ACTIVITY
Find all the lines in the entries below that hold the word "frames" and copy them.

DATA EXCERPTS
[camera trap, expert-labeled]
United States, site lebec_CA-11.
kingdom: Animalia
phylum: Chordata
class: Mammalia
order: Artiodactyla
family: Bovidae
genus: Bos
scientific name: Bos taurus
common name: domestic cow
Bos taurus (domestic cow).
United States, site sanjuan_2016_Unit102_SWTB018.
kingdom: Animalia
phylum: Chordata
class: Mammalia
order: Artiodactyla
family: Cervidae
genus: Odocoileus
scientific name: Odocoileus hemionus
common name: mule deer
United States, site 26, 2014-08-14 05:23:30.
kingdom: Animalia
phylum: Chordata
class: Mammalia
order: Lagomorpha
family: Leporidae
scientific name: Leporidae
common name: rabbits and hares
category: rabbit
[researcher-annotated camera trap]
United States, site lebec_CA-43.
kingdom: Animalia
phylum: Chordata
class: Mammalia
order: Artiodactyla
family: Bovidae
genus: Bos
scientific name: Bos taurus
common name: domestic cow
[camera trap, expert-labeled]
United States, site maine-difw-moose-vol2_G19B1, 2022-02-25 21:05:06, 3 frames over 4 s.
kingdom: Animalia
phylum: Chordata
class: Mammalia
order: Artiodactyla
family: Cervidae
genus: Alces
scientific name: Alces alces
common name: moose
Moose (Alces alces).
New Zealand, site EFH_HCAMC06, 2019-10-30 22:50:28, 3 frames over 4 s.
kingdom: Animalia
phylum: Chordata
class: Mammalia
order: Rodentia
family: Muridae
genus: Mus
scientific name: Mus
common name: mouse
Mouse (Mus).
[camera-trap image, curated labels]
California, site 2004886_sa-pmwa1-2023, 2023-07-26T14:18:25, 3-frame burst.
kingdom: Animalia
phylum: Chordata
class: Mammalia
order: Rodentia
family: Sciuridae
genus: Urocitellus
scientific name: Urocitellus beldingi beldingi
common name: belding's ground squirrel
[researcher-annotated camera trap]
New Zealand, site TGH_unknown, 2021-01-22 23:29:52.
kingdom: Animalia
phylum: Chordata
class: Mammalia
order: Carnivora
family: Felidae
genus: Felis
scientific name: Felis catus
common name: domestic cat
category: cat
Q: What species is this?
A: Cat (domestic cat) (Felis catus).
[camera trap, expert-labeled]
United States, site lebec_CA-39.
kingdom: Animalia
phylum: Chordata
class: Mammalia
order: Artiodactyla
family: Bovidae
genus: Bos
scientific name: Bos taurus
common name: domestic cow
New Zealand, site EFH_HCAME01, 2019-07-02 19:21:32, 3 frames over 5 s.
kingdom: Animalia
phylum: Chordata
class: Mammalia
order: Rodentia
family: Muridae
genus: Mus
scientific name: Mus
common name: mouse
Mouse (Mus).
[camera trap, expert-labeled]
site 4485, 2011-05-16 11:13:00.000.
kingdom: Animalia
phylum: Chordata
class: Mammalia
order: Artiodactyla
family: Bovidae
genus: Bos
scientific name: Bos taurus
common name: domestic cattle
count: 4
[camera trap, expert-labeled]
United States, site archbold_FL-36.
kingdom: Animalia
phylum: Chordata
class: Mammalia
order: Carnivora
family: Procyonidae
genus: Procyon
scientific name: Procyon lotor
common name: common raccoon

EXPECTED ANSWER
United States, site maine-difw-moose-vol2_G19B1, 2022-02-25 21:05:06, 3 frames over 4 s.
New Zealand, site EFH_HCAMC06, 2019-10-30 22:50:28, 3 frames over 4 s.
New Zealand, site EFH_HCAME01, 2019-07-02 19:21:32, 3 frames over 5 s.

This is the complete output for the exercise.